Question

Three identical metallic uncharged spheres $A,{\text{ }}B,{\text{ }}and{\text{ }}C$ each of the radius a, kept at the corners of an equilateral triangle of side $d(d \gg a)$ as shown in the figure. The fourth sphere (of radius$a$), which has a change in$q$, touches A and then moves to a position far away. Bis earthed and then the earth connection is removed C is then earthed. The charge on C is:

(A) $\dfrac{{qa}}{{2d}}(\dfrac{{2d - a}}{{2d}})$
(B) $\dfrac{{qa}}{{2d}}(\dfrac{{2d - a}}{d})$
(C) $- \dfrac{{qa}}{{2d}}(\dfrac{{d - a}}{d})$
(D) $\dfrac{{qa}}{{2d}}(\dfrac{{d - a}}{{2d}})$

Answer 1

If a charged metallic sphere contacts the same size of metallic sphere, then half of the charge is transferred to another one.If a metallic sphere is earthed, then the net potential on that sphere has become zero. There is a charge dislocation in the earthed sphere by the influence of other charges nearby.

Complete step by step answer:
Initially, there are no charges in A, B, C, spheres.
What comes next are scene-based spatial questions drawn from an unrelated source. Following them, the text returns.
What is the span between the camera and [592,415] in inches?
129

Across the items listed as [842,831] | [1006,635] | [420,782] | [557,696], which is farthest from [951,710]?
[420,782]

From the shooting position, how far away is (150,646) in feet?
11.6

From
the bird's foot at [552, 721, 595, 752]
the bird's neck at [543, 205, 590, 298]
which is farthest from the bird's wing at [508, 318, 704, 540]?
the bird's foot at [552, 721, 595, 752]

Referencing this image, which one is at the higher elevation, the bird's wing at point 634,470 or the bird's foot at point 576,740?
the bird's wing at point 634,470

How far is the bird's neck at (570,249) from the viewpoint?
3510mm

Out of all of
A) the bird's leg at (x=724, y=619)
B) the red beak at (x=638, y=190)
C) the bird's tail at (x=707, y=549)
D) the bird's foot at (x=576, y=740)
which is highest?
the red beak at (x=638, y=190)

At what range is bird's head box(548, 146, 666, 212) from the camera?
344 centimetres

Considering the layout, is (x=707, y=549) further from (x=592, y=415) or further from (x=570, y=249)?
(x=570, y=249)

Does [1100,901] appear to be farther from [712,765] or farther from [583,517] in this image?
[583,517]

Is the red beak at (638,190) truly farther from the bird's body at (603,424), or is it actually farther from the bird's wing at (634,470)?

So-net charge ${q_{net}} = 0$
Then there is a fourth sphere comes in contact with sphere A
So the charge is transferred to A by an amount of $q/2$
${q_A} = q/2$
Then removed the fourth sphere and earthed the B sphere. (Indicates figure B)
Because of earthed net Potential at B, ${V_{net}} = 0$ and there is a charge $q'$ on B.
${V_{net}} = {V_A} + {V_B}$

${V_{net}} = \dfrac{{k{q_A}}}{{{r_A}}} + \dfrac{{k{q_B}}}{{{r_B}}}$
${r_A}$ Distance between centre of the sphere A and centre of the sphere B, ${r_A} = a + d + a = d + 2a$ but $d \gg a$ so ${r_A} = d + 2a = d$.
${V_A}$ Is the potential due to the sphere A.
${V_B}$ Is the potential due to the charge dislocation in B.
$k$ is a constant.
${V_{net}} = \dfrac{{k(q/2)}}{d} + \dfrac{{kq'}}{a} = 0$
$\dfrac{{kq}}{{2d}} = \dfrac{{ - kq'}}{a}$, then $q' = \dfrac{{ - qa}}{{2d}}$this is the charge on B.
Now, earth connection removed from B and earthed C
So, net potential on C =0 $V{'_{net}} = 0$
$V{'_{net}} = {V_A} + {V_B} + {V_C} = 0$
We already know ${V_A}$and ${V_B}$ and substitute values.
$0 = \dfrac{{k{q_{}}}}{{2d}} + \dfrac{{ - kqa}}{{2{d^2}}} + \dfrac{{k{q_C}'}}{a}$
Cancel all $k$
$\dfrac{{k{q_{}}}}{{2d}} + \dfrac{{ - kqa}}{{2{d^2}}} = - \dfrac{{k{q_C}'}}{a}$
$\dfrac{{{q_{}}}}{{2d}} + \dfrac{{ - qa}}{{2{d^2}}} = - \dfrac{{{q_C}'}}{a}$
$(\dfrac{{{q_{}}}}{{2d}} + \dfrac{{ - qa}}{{2{d^2}}})a = - {q_C}'$
The charge on C is
${q_C}' = - \dfrac{{qa}}{{2d}}[\dfrac{{d - a}}{d}]$
So the answer is (C) $- \dfrac{{qa}}{{2d}}(\dfrac{{d - a}}{d})$

Note: Earthed means is the grounding of the metallic sphere. We should count this term $2a$ in $d + 2a$, if this $d \gg a$ is not given. Earthling is used in electrical appliances to prevent electric shock by providing a path of unwanted charge flow.